* _Instructions for the task_: Pick out each line of the records containing the word "snow" and copy it. Case counts.

* _Data supplied_:

######

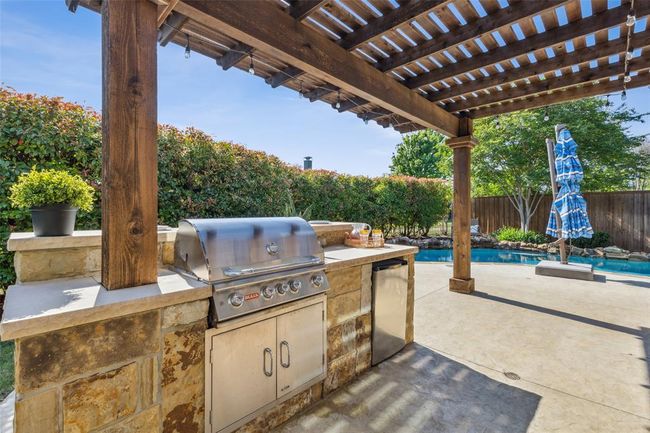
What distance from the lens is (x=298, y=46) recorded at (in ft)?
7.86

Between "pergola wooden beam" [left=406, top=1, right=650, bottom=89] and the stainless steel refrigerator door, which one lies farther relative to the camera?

######

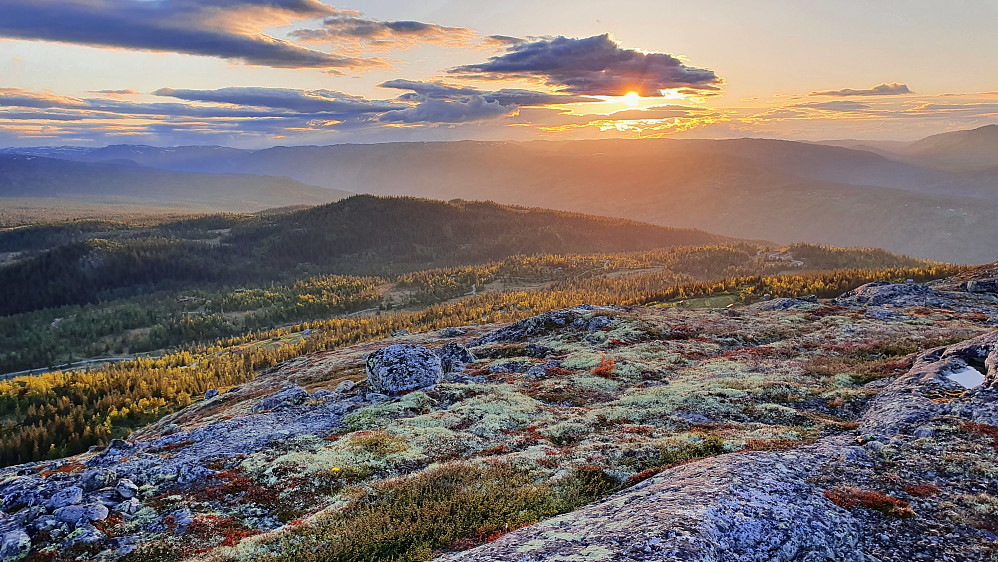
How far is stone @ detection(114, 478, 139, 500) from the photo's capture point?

######

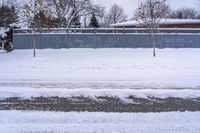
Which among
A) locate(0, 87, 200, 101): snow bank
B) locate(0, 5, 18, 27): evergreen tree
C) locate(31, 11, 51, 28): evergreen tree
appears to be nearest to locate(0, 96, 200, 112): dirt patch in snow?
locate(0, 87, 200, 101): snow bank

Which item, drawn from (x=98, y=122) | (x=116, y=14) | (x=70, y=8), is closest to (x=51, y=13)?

######

* _Answer to this exercise_:
A) locate(0, 87, 200, 101): snow bank
appears to be nearest to locate(0, 96, 200, 112): dirt patch in snow?
locate(0, 87, 200, 101): snow bank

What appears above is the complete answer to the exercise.